When segregation was abolished, it also meant the end of the Douglas School’s heritage to Rev. Jeannett Clark, a DAA board member.
“I was one of the last class members who graduated from this school,” she said. “There was a special bond here. When I graduated, it was the saddest day of my life. I knew that part of my heritage would be lost.”
Every time she has walked into the school since it closed in 1965, Clark said she could feel her heart sink.
“It sinks because there is a lack of semblance that Douglas School ever existed,” she said. “There are a few remnants around the room, but very few.”
Clark walked the board members through the list of questions she submitted prior to the meeting.
Elizabethton City Schools Director Corey Gardenhour explained to Clark that the organization has access to a facilities use form. It allows organizations to request use of many school facilities.
The mural on the backside of the school board building was the next point of discussion. Gardenhour informed Clark that the ogranization has permission to restore the mural if they wish to do so.
There was also discussion about usage of a room used by the late Connie Baker for an after school program. Clark informed the board that the DAA would like to use that space for social gatherings and dinners. Gardenhour seemed willing to facilitate these requests with the understanding that the school board may need to use the space for offices in the future. The items currently stored in the room are either property of Baker or the school system. Gardenhour also asked Clark to refer anyone who is interested to the city’s extended school program.
Gardenhour also addressed the fact that most of the memorabilia and records from the Douglas School are unable to be located.
“It means something to us,” Clark said.
Gardenhour assured Clark that the school system would continue to help the organization find answers and memorabilia.
“Not that it doesn’t exist, but at this point we have not located any of those records,” he said. “It’s a common practice for all public entities to purge records at periods of time.”

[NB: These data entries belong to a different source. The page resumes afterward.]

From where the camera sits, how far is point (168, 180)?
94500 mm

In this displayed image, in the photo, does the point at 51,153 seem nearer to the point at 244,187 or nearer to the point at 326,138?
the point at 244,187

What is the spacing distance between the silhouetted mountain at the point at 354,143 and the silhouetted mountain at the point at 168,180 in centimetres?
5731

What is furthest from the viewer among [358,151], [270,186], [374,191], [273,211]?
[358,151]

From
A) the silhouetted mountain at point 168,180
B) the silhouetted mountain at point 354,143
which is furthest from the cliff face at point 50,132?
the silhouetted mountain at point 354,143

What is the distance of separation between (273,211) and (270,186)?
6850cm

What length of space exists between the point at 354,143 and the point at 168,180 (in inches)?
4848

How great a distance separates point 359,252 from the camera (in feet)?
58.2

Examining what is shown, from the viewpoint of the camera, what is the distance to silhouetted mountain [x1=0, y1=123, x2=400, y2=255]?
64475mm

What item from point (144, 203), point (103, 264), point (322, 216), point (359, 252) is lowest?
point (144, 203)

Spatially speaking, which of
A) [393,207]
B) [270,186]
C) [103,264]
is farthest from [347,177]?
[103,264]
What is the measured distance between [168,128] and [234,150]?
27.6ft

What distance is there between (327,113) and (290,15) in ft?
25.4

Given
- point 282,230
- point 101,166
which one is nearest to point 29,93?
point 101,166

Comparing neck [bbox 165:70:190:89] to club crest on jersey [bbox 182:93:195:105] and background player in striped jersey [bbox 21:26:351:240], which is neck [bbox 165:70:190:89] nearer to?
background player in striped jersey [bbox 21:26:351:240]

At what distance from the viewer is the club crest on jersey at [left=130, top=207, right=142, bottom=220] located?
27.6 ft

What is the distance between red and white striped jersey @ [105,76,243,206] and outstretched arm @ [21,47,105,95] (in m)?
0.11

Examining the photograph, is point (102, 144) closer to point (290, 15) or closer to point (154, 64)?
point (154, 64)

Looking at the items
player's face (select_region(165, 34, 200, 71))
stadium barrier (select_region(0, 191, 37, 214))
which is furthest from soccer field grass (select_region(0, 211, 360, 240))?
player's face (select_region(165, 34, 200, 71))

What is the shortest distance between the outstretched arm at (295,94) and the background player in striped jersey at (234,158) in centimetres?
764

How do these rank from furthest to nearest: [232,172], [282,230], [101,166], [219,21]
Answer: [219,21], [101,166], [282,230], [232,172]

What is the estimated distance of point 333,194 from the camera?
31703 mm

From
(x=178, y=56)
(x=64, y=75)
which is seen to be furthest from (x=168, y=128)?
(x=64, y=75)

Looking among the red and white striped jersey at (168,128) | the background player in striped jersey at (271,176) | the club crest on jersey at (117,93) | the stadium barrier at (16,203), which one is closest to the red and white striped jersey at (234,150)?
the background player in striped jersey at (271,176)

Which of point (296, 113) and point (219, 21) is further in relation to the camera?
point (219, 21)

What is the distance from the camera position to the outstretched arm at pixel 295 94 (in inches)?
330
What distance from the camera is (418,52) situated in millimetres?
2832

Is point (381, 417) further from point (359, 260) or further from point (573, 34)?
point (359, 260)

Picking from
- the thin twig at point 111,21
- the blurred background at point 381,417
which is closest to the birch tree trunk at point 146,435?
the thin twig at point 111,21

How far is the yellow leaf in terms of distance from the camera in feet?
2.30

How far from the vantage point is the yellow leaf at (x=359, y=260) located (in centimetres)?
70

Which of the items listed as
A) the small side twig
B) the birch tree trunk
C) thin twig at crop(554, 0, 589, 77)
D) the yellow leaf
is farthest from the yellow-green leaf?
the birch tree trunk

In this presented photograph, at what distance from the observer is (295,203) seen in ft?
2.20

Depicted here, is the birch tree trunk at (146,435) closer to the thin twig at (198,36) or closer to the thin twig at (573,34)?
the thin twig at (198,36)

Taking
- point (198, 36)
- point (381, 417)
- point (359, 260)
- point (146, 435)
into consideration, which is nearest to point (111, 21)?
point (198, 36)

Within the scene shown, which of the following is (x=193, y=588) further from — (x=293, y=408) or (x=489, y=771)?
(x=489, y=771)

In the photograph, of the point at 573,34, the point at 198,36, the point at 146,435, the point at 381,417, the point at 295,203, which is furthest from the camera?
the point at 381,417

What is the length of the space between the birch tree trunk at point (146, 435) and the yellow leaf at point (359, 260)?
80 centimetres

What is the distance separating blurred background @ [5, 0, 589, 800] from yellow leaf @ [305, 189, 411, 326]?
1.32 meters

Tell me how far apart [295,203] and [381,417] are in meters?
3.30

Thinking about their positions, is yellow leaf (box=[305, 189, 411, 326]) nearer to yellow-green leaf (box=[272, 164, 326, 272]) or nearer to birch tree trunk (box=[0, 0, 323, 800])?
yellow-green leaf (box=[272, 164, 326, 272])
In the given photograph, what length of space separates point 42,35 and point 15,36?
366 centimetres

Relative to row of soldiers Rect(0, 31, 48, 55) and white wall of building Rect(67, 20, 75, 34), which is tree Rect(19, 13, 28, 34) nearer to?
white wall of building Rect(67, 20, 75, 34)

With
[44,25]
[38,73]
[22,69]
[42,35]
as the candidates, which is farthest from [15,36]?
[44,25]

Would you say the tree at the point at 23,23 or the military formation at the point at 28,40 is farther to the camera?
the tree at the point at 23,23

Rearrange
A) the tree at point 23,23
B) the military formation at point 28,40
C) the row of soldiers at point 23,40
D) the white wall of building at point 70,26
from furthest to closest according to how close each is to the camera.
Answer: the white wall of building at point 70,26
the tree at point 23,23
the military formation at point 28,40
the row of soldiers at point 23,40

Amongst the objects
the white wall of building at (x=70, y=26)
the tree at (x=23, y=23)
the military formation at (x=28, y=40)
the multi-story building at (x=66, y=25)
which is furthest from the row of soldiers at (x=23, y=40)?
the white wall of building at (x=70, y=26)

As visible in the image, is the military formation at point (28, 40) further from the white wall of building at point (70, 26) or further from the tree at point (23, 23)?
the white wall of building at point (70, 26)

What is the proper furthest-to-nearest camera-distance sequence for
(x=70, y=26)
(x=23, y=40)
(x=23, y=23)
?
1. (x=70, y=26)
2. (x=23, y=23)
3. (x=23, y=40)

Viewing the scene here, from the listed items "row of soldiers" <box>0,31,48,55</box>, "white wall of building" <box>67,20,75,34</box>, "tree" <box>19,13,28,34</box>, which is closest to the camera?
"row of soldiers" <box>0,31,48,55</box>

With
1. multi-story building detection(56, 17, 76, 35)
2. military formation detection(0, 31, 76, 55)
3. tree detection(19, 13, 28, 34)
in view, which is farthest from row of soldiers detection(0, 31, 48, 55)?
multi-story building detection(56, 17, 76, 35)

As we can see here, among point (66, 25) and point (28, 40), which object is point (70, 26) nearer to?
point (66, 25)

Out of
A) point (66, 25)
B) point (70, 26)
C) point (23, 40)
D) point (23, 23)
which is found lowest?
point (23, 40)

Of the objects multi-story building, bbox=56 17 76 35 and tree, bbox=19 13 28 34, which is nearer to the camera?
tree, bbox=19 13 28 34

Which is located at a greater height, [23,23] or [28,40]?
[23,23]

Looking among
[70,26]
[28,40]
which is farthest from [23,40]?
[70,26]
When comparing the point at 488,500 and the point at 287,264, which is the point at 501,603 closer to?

Administrative Assistant Clara Perkins clarified to the board that she was able to locate attendance records for Douglas and other schools no longer in existence. She also offered to make an inquiry with the Carter County School Board to see if they could provide additional information.
Clark took time to also point out that the issue of losing records and memorabilia is not solely the school system’s fault.
“It is not just the Elizabethton City School System’s fault,” she said. “It is also our parents and the community for not securing those things for us.”
Gardenhour was impressed by the organization’s idea to send questions beforehand.
“It’s going to be a model for what the board is going to use from this point forward,” he said. “We appreciate you giving us the opportunity so that we could have some answers ready for you.”
In other business, the memorandum of understanding between the school system and Niswonger College and Career Consortium was approved.
“The benefit of us doing this this evening is the fact that they have professional development for teachers and adminsitrators,” Gardenhour said. “They also have specific institutes for teachers especially in math and science and so forth.”
The annual fee is $1,600.
“It’s a small investment for a large return,” he said.
In other news, the board approved an online payment system with Heartland Payment Systems, which will allow parents to put money in an online account for school lunches.
Also, policies for sick leave, food service management, granting Tenure, separation practices for non-Tenured teachers, student assignments, and medicines were approved on first reading.